Black puritans have been trying to ban the word since the 1920s when the white hipster Carl Van Vechten published the book Nigger Heaven. They continued their war through attacks on Redd Foxx, blaxploitation and Donald Goines. But all their efforts have been rewarded with gangsta rap, an art form that has made nigger arguably the most well-known racial or ethnic slur on the planet.

Now the new puritans have coalesced into a movement, creatively named Ban The N-Word. Their campaign is mostly virtual, consisting of e-mail manifestos and a website which, among other things, rails against the evils of Eddie Murphy's new film Norbit. The New York City Council resolution is the movement's first victory, and now they are hatching plans to bring their task force to a town near you.

Like all language or thought police, the nigger-nazis are humorless snobs who dream of a world without toilets. They are also caught in the ancient and reductionist view that the black community is little more than a motley crew of victims. Whenever someone uses nigger, they break out into breathless stories of lynchings, lunch counters and police dogs. They then assert that we nigger-users are doing little more than confirming and perpetuating our own ignorance and participating in a racist conspiracy.

I don't mean to belittle the very real effects of racism. But I do mean to belittle people who see me as nothing more than the progeny of slaves. The black puritanical view turns black people from active agents into helpless targets, and seeks to deny us the ability to look at our condition and interpret it as we will. I've heard nigger used as an honorific, an insult, a verb and even an interjection. I get a warm feeling every time I hear someone come up with a new way to deploy it.

That's because more than logic, morals and opposable thumbs, irony is the pass-card into the human family. It is amazing to hear people in one breath assert that nigger-users are ignorant of history, and then in another breath say that no other group uses someone else's slurs to describe itself. And yet country singer Toby Keith's latest album is called White Trash With Money.
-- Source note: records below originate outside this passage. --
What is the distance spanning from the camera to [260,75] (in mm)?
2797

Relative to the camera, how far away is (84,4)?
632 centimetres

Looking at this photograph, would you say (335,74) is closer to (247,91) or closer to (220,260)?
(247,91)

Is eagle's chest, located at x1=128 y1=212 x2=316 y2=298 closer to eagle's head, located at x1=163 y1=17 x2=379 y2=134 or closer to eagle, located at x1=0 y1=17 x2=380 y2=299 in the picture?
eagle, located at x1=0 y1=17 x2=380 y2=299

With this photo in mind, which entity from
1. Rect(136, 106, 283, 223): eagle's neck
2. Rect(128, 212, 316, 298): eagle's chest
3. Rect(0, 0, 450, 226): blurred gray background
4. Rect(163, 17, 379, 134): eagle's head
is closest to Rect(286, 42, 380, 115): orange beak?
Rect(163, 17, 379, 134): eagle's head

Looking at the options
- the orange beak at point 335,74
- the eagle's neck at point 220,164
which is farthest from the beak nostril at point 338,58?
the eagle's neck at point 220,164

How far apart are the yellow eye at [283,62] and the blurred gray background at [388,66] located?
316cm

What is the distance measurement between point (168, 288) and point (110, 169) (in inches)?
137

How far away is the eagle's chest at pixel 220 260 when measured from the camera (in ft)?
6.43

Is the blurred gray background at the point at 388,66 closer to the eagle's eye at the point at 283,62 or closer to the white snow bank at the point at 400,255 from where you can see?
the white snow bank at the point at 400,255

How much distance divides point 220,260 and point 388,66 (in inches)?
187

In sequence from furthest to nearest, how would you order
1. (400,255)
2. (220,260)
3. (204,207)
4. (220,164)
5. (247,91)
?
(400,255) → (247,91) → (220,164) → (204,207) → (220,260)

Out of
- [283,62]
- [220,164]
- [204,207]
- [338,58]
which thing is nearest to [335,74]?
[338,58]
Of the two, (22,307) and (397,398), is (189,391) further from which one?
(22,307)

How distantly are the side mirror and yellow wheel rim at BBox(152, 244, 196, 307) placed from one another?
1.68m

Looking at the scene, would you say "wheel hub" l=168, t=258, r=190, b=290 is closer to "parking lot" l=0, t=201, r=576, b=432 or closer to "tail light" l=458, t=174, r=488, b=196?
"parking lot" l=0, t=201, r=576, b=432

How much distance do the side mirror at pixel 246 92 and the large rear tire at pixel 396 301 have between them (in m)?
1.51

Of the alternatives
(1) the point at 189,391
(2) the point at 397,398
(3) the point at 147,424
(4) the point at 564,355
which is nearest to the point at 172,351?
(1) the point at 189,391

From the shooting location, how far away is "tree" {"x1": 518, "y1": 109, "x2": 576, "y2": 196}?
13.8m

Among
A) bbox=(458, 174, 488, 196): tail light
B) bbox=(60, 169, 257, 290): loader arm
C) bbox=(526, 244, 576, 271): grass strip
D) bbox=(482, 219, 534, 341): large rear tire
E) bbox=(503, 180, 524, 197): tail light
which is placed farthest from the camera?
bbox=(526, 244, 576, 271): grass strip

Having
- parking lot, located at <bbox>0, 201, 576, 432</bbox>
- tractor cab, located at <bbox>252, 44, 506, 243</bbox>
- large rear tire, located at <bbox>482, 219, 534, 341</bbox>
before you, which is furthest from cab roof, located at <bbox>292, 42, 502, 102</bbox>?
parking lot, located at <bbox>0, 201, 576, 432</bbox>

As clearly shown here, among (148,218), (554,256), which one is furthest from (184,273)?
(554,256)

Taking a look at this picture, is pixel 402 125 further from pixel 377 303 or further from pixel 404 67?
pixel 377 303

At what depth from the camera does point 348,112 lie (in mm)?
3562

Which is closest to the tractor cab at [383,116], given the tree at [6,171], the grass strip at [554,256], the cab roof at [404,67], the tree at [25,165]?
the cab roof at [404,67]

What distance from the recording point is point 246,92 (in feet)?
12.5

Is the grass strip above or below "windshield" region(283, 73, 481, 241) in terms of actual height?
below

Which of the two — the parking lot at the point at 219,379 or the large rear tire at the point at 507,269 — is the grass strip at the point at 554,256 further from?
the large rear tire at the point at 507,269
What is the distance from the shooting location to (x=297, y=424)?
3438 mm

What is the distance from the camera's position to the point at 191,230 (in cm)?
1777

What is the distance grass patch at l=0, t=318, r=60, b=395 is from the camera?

The common retort to my nigger-boosting is that I would be ready to fight if a white person called me a nigger. This is true, but more because I'd be expected to be offended than for any real hurt feelings. Sure, I would not take kindly to whites calling me "nigger" — just as black audience members didn't take kindly to Michael Richards' recent racist rant — but I also wouldn't assume that I'd be able to walk into a honky-tonk bar and address the patrons as white trash. Words are contextual. A man on the street can call his wife "baby," but that doesn't mean I should be able to as well.

The New York City Council resolution is a desperate, last-ditch effort, launched by people with a myopic view of their own blackness. Their campaign would all but turn us into statues, unable to laugh at the world — and most importantly, to laugh at ourselves.

I never thought I would say this in regards to race, but the killjoys need to get over it — and leave the n-word alone.